Brazil’s involvement in the Atlantic Slave Trade was largely receptive, as it was a colony of Portugal between 1530 until the 1700’s.
Located in what we now know as South America, Brazil’s tropical climate and rich soil, much like other European colonies in the Caribbean, made Brazil a highly desirable location to grow and cultivate sugar.
With the local population being well isolated from one another and in a similar technological age to the colonies in the Caribbean and areas in Western Africa, Portugal enslaved the locals in a bid to reflect the other European powers such as Britain, Spain and Holland who already had African slaves.
However, as many of the natives to South America were nomadic peoples, keeping them as slaves proved difficult, even as the Portuguese colonisers increased the brutality of their treatment towards the natives.
Despite efforts to quell the population, the Portuguese elite decided that to keep up with expected levels of sugar production, that the importation of African slaves was necessary.
By the 1600’s, more than five hundred thousand African Slaves had been imported to Brazil, boosting the number of slaves in the country and making the country the largest producer and exporter of sugar. It is estimated that 95% of Brazil’s exports were sugar, with the main receiver of these exports being Europe; largely Britain, Spain, Italy, Holland and the states which would later form Germany.
By 1604 however the rainforest proved an excellent cover for runaway slaves and rates for runaway slave recovery dwindled. For those who would go on to earn their freedom by running away, they would go on to be known as the ‘Quilombo’- runaway slaves.
These slaves would go on to form Maroon communities, re-establishing their native African traditions, political structure, social etiquettes and culture and cementing African culture in Brazil.
With the success of these communities growing between 1605 until they were destroyed in 1694, the Quiolmobo are largely considered the first longstanding case of runaway slaves successfully surviving in a colonised state.
It is due to this reason that the descendants of the Quiolmbo and the historians who study them, consider their gravesites sacred, as after the centralised communities were destroyed in 1695, the survivors were displaced, basing themselves in and around Brazil.
The importance of the Quilombo was lost to history, as until 1888, Slavery was still legal in Brazil, making it the last country to make slavery illegal and with up to 5million slaves being imported to Brazil, it was also the world’s largest importer of human slaves.

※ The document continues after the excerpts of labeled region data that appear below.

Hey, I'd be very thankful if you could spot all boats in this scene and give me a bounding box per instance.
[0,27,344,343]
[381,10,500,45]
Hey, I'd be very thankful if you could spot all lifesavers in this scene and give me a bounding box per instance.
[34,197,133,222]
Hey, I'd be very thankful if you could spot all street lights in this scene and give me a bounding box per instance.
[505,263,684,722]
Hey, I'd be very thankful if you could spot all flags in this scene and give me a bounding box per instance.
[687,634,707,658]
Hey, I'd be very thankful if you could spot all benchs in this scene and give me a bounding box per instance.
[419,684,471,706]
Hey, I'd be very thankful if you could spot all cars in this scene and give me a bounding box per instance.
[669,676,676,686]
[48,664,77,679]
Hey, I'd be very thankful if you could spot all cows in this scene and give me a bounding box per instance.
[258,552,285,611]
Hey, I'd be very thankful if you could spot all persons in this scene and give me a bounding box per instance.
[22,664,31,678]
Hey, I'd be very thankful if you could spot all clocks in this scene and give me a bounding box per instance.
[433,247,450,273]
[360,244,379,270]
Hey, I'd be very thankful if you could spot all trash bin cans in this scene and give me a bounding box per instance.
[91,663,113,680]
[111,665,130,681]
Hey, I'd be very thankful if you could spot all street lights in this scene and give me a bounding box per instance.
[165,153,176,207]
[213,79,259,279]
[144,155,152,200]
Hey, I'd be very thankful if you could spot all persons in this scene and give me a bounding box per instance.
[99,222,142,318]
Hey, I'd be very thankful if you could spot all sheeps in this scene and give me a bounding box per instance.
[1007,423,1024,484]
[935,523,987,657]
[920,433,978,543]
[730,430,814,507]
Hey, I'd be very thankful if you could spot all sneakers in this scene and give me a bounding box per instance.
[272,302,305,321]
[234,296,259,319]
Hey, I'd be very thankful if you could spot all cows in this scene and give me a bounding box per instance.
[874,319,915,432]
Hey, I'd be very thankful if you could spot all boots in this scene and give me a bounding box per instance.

With such a large compensation payout looming over Brazil and Portugal, the Brazilian army took an unorthodox approach to the issue by destroying all known slave records. Whilst the move has been hailed has historically important, the true value was purely economic; as Britain, with its superior economy, was forced to pay out £20million (£17billion in today’s equivalency) for less than 4million slaves
When calculated against inflation, Portugal and Brazil, with their weaker economy, would have been forced to pay £23billion in compensation to their slave owners by the time they abolished slavery in 1888.
To the descendants of the Quilombo and to the historians who study them, the archaeological significance of the graves is considered sacred, which is why plans for it to be deemed a UNESCO world heritage site were drafted for each of the Quilombo gravesites across Brazil.
Yet, like many slave sites across the world, plans to save these sites has been difficult and despite the people of Camorim being recognised by Brazil’s federal government as decedents of the Quilombo; their bid to have ownership of the land has never finalised- even though it has been processed for more than a decade.
In 2013, the site was finally awarded to a property developer who caused a local storm by destroying the remaining forest in the area and the local community services that were there; such as a football field. Today, the controversy takes a moral turn, as the Olympic organisers have built a Media centre on the gravesite; losing yet another piece of Brazil’s history to modernisation.
After the games, the people of Camorim will not be able to renew their bid, as it has been decided that the land will be sold to a private seller once the Olympic and Paralympic games has concluded on September 18th, 2016.